On Mon, Jan 31, 2022 at 9:40 AM Guido van Rossum <guido@python.org> wrote:
Where does it say that a review gives you points? The GitHub blog post I saw about the subject only mentions commits.
On Mon, Jan 31, 2022 at 8:16 AM Brian Curtin <brian@python.org> wrote:
On Sun, Jan 30, 2022 at 8:42 AM Mats Wichmann <mats@wichmann.us> wrote:
On 1/30/22 04:45, Inada Naoki wrote:
On Sun, Jan 30, 2022 at 7:37 PM Irit Katriel < iritkatriel@googlemail.com> wrote:
Some people may do "approval without review" to make their "Profile" page richer, because GitHub counts it as a contribution. Creating spam issues or pull requests can be reported as spam very easily. But "approve without review" is hard to be reported as spam. So approving random issue is the most easy way to earn contributions without reported as spam.
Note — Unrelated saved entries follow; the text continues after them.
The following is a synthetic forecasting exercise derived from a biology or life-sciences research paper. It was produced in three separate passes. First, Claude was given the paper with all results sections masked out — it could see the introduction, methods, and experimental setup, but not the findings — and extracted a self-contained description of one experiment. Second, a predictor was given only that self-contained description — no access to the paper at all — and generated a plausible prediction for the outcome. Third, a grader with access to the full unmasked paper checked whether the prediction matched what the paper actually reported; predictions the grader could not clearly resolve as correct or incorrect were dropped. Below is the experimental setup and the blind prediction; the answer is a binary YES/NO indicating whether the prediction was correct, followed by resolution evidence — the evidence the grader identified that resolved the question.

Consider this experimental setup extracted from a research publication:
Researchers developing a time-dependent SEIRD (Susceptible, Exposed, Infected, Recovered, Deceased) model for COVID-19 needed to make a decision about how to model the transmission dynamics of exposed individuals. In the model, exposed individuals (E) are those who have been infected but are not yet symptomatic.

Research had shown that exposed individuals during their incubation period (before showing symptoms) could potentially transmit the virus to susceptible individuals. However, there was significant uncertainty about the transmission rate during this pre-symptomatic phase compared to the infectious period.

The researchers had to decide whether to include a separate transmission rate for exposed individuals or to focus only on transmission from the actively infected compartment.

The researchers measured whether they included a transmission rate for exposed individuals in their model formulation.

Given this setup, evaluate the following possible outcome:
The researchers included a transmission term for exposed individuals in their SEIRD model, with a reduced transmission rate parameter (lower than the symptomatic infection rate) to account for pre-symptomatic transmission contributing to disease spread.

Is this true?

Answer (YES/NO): NO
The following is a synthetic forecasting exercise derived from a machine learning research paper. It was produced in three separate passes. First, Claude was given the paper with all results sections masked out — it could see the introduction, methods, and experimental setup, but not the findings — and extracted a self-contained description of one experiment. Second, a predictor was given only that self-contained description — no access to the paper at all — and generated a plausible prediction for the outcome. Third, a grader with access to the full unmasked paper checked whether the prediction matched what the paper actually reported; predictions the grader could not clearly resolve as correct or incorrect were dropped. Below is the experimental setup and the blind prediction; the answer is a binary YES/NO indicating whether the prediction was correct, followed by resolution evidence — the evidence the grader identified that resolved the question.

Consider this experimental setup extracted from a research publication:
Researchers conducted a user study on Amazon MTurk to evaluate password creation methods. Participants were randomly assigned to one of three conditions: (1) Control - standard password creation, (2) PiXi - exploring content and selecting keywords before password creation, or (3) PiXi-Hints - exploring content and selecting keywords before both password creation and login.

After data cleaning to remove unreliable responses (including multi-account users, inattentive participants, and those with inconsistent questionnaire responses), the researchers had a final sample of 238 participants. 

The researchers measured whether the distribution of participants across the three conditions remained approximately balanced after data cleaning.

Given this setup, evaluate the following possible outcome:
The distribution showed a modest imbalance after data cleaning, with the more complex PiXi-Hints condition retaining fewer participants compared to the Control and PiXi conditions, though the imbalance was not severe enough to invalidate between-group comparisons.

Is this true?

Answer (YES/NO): NO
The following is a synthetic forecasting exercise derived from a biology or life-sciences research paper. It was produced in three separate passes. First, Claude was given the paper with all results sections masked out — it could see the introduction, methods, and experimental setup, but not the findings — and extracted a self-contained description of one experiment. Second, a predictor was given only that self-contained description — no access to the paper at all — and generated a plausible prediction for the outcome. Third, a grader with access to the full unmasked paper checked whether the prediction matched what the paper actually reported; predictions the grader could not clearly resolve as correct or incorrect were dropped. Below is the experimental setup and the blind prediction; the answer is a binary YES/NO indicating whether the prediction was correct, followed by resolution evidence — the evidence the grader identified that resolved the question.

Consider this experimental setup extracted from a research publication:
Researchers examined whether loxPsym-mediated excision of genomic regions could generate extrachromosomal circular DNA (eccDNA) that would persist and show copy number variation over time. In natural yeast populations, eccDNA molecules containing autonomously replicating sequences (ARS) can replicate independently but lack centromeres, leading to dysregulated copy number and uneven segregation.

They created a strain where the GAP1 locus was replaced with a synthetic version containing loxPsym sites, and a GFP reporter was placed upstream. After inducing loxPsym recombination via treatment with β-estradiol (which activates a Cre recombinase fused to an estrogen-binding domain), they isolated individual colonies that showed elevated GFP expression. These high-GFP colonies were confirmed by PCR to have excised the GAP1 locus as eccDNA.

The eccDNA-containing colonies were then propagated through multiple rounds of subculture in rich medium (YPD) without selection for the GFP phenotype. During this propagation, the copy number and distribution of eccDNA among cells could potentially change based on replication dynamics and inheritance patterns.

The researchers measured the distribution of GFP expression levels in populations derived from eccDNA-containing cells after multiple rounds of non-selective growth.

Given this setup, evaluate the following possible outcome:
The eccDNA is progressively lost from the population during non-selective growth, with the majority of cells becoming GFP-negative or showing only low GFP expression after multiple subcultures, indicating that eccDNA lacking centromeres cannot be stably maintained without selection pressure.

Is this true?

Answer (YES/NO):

Whnever there are metrics, some will find a way to game the system to make theirs look better - this certainly isn't limited to github, or to tech, or in any way a recent thing.
Certainly true, and I think this is more of a social problem than a technical one. If people are giving out review approvals to get more points, you (where 'you' is a person with some privileges on the repo) can click "dismiss review" and get rid of the noise, at least within that PR. Maybe they still get points for the review, I'm not sure. Taking away the ability for non-core contributors to offer official review approvals to stop people like that only harms the people actually trying to do good work.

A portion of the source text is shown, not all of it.